Metin Bölümü:
Abaküs Yazılım
11. Hukuk Dairesi
Esas No: 2019/1147
Karar No: 2019/7915
Karar Tarihi: 09.12.2019

Yargıtay 11. Hukuk Dairesi 2019/1147 Esas 2019/7915 Karar Sayılı İlamı

11. Hukuk Dairesi         2019/1147 E.  ,  2019/7915 K.

    "İçtihat Metni"

    MAHKEMESİ :ASLİYE HUKUK MAHKEMESİ

    Taraflar arasında görülen davada Zonguldak 2. Asliye Hukuk Mahkemesince bozmaya uyularak verilen 20.12.2018 tarih ve 2016/202-2018/496 sayılı kararın Yargıtayca incelenmesinin davacı vekili, davalı vekili ve fer"i müdahil vekili tarafından istenildiği ve temyiz dilekçesinin süresi içinde verildiği anlaşılmış olmakla, dava dosyası için Tetkik Hakimi ... tarafından düzenlenen rapor dinlendikten ve yine dosya içerisindeki dilekçe, layihalar, duruşma tutanakları ve tüm belgeler okunup, incelendikten sonra işin gereği görüşülüp, düşünüldü:
    Davacı vekili, müvekkilinin davalı bankada hesap açtırarak hazine bonosu aldığını, yanında çalışan ... isimli kişinin davalı bankadaki hesaplardan, banka çalışanlarının gerekli dikkati ve özeni göstermemesi sonucunda çeşitli tarihlerde, çeşitli miktarlarda paralar çektiğini, bu ödemelerden davacının haberinin olmadığını, bahse konu paraların yasalara aykırı şekilde ödenmiş olmasından banka ve istihdam ettiği kişilerin sorumlu olduğunu ileri sürerek, tüm zararın tespiti ile fazlaya ilişkin hakkı saklı kalmak kaydı ile şimdilik 18.000.- TL’nin ödeme tarihinden itibaren işleyecek ticari reeskont faizi ile birlikte davalıdan tahsiline karar verilmesini istemiştir.

Talep A: Yargıtay kararına göre davacı vekili davalıdan şimdilik hangi tutarın tahsilini istemiştir?
Talep B: Yargıtay kararında "Abaküs Yazılım" sözleriyle başlayıp "E.  ,  2019/7915 K." sözlerine kadar süren kısmı hiç değiştirmeden geri ver.
Kayıtlar, Yargıtay kararından ayrı bir malzemedir.

(Çıkarılan kayıtlar)
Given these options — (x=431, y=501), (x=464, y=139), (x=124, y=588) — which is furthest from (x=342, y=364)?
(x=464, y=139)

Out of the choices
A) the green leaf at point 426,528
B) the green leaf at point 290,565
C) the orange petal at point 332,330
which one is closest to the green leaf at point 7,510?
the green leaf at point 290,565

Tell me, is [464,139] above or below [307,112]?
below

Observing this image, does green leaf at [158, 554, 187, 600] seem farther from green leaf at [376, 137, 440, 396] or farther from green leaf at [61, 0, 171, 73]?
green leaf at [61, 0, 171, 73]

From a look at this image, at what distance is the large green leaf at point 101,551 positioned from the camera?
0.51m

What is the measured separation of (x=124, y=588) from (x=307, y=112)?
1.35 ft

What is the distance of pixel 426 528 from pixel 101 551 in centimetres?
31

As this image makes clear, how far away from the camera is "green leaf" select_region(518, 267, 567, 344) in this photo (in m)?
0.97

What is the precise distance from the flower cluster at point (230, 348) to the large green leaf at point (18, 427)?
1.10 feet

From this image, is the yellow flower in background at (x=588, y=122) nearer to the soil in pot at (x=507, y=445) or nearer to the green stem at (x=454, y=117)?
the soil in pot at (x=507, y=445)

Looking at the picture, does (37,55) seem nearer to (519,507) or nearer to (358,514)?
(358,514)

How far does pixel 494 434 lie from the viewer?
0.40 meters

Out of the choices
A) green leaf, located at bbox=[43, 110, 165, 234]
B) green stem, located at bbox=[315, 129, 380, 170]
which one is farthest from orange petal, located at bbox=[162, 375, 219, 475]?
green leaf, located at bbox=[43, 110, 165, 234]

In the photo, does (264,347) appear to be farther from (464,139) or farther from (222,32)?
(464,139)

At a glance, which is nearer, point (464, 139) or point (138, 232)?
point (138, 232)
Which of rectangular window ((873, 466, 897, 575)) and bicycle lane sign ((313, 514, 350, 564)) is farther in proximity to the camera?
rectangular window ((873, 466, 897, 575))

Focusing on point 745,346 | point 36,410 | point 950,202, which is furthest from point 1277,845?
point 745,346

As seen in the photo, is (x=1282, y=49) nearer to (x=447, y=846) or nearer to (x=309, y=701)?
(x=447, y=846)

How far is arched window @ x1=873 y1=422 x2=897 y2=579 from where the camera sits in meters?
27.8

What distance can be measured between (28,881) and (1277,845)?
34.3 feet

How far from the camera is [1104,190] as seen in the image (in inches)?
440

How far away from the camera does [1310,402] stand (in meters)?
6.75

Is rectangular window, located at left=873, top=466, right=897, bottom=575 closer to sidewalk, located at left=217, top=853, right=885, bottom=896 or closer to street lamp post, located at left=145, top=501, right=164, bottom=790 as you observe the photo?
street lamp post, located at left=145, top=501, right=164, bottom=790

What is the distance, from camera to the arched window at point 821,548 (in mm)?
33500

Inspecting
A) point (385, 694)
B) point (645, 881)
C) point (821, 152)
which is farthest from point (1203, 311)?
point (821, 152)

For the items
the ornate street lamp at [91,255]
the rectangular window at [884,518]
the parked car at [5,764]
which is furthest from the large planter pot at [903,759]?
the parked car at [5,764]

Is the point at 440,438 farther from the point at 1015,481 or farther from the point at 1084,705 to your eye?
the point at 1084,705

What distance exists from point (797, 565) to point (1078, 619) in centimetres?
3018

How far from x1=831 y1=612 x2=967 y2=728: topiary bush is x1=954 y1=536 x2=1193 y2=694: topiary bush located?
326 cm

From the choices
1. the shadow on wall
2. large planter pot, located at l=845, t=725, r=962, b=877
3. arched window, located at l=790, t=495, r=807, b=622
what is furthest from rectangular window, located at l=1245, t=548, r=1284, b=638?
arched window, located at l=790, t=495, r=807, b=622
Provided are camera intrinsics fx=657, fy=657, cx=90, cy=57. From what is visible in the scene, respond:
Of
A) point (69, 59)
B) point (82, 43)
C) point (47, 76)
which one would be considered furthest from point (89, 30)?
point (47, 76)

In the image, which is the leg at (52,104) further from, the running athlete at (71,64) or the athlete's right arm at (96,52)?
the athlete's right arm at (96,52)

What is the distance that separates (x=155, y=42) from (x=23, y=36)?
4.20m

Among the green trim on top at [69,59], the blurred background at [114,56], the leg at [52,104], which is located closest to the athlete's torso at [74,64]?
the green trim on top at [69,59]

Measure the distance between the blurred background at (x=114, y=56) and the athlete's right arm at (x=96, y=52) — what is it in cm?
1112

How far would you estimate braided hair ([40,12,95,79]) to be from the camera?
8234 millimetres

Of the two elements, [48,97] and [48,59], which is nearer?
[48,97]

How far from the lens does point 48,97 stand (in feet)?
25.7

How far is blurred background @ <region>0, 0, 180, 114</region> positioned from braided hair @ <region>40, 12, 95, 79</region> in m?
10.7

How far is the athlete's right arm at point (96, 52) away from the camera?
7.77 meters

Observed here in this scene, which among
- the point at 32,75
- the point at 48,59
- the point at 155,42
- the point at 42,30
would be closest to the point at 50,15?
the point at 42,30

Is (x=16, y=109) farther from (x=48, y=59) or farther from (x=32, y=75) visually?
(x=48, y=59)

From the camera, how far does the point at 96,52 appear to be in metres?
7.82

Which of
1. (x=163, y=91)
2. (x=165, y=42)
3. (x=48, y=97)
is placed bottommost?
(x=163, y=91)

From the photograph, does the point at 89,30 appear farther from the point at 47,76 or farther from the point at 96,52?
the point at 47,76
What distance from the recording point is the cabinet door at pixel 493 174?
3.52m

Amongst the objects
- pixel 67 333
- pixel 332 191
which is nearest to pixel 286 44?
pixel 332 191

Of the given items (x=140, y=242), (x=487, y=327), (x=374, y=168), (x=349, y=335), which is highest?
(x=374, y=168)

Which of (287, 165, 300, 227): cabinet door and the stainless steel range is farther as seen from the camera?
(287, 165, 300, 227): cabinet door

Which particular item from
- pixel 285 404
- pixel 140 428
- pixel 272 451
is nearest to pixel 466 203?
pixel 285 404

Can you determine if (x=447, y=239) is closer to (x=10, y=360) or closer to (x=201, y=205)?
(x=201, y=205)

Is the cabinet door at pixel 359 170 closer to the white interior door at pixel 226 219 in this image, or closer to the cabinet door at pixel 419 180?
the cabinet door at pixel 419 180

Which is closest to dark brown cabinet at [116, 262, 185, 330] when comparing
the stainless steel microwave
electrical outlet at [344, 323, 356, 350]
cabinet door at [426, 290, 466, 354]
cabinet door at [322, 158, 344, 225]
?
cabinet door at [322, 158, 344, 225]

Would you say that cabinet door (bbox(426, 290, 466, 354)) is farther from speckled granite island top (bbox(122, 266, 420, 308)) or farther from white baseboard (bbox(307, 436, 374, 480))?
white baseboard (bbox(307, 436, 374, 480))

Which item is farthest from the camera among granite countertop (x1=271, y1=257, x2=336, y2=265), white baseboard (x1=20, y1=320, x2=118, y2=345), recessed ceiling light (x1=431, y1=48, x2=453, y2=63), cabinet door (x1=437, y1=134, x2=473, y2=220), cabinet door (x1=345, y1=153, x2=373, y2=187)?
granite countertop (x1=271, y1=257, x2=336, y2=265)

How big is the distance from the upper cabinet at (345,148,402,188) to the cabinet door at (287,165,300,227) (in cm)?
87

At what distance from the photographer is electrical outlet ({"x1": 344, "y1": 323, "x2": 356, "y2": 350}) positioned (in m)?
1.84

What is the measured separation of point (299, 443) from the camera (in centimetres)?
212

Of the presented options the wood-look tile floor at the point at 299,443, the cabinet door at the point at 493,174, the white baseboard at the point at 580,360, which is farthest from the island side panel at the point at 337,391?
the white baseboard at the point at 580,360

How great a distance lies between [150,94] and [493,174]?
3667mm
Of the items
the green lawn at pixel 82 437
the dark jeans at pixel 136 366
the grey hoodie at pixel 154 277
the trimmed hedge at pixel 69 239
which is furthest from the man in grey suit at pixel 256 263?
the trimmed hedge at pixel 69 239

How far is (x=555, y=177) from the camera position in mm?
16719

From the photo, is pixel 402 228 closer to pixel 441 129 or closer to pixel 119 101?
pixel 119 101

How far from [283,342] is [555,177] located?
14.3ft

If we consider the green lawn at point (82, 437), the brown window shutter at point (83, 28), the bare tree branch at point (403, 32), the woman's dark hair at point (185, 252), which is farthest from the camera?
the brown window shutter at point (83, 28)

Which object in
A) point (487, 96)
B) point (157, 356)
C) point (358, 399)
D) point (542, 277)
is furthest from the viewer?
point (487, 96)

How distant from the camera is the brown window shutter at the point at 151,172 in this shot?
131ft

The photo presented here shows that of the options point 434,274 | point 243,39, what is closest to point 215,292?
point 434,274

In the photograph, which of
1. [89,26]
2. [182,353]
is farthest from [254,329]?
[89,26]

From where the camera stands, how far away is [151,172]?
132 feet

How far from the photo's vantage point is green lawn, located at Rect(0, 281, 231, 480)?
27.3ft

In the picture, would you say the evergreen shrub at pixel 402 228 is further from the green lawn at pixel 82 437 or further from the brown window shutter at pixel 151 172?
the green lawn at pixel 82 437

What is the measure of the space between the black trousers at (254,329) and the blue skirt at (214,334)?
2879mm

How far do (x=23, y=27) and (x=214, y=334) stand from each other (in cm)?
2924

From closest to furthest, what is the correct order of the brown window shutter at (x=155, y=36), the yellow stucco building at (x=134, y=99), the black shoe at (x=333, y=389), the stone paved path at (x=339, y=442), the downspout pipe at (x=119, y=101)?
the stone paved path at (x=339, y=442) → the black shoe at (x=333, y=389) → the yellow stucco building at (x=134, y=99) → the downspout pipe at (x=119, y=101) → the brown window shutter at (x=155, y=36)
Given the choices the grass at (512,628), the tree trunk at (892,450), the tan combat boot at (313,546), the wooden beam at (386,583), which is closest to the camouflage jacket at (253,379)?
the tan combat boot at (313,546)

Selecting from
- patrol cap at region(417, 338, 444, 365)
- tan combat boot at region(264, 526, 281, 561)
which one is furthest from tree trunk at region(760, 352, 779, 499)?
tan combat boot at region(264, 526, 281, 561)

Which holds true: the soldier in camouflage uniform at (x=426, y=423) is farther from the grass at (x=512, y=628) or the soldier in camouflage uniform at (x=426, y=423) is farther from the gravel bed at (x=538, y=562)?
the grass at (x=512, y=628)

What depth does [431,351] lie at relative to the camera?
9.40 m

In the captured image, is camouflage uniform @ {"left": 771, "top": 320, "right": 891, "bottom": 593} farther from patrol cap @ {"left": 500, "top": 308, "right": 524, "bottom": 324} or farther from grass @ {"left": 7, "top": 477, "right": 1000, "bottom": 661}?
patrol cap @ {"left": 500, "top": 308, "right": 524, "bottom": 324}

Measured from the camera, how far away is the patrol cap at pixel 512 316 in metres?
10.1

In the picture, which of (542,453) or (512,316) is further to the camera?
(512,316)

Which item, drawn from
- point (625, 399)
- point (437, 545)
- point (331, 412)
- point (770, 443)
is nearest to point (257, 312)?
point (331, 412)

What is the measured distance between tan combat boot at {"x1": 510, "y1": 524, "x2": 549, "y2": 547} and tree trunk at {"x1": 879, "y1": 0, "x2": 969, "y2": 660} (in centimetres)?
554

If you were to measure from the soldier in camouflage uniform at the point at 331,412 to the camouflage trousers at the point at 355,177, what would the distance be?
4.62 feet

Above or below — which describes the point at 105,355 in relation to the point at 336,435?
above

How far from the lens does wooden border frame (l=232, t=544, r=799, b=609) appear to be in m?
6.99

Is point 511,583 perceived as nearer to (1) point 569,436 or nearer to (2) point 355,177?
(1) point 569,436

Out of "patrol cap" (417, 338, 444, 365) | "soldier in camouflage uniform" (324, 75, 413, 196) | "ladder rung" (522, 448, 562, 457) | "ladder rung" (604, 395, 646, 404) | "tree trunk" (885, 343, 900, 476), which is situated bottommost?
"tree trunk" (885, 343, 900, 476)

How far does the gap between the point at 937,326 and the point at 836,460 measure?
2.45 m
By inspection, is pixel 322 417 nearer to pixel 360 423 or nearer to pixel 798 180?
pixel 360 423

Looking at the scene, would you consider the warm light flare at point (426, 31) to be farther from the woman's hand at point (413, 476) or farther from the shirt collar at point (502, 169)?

Görev Yanıtı A: Ödeme tarihinden itibaren işleyecek ticari reeskont faiziyle birlikte 18.000 TL.

Görev Yanıtı B:
Abaküs Yazılım
11. Hukuk Dairesi
Esas No: 2019/1147
Karar No: 2019/7915
Karar Tarihi: 09.12.2019

Yargıtay 11. Hukuk Dairesi 2019/1147 Esas 2019/7915 Karar Sayılı İlamı

11. Hukuk Dairesi         2019/1147 E.  ,  2019/7915 K.